▸ **Task to complete**
Reproduce, word for word, the lines from the one containing "Which is nearer" through the end of the entries, inclusive.

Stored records
● ● ● ● ● ● ●
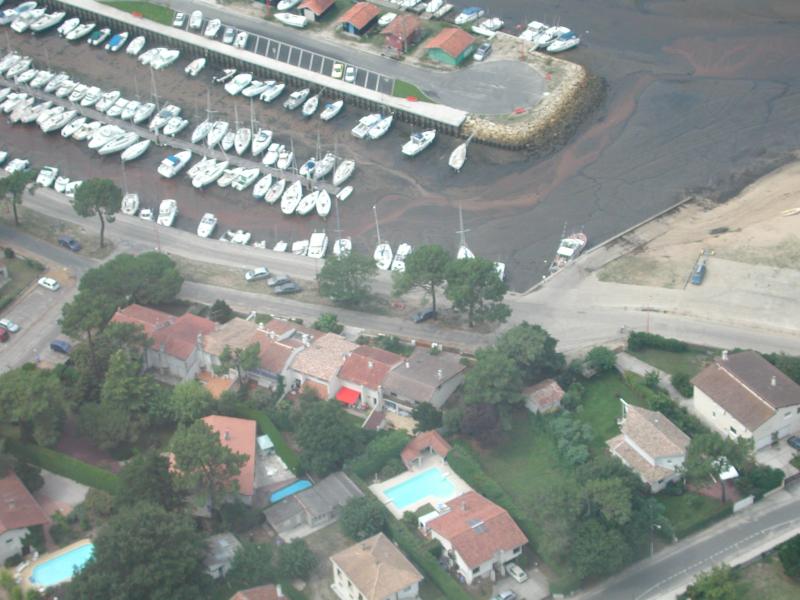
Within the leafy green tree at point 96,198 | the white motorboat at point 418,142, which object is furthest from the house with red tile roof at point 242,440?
the white motorboat at point 418,142

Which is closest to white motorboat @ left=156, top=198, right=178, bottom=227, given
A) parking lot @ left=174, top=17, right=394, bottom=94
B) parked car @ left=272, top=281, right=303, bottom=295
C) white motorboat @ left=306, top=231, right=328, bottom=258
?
A: white motorboat @ left=306, top=231, right=328, bottom=258

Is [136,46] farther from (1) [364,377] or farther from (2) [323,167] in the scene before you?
(1) [364,377]

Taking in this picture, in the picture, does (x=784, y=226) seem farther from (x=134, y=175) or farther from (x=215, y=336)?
(x=134, y=175)

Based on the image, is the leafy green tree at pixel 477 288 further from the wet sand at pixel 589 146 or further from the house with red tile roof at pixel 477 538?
the house with red tile roof at pixel 477 538

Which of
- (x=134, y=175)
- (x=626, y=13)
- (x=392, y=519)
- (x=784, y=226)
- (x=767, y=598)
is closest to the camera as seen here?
(x=767, y=598)

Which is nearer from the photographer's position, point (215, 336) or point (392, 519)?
point (392, 519)

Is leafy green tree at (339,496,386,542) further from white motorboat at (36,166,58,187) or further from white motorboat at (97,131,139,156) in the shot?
white motorboat at (97,131,139,156)

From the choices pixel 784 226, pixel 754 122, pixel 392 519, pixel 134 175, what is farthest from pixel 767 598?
● ● ● ● ● ● ●
▸ **Expected answer**
Which is nearer from the photographer's position, point (215, 336) or point (392, 519)?
point (392, 519)

Is leafy green tree at (339,496,386,542) further from white motorboat at (36,166,58,187) or further from white motorboat at (97,131,139,156) in the shot?
white motorboat at (97,131,139,156)

From the choices pixel 784 226, pixel 754 122, pixel 392 519, pixel 134 175, what is farthest from pixel 767 598?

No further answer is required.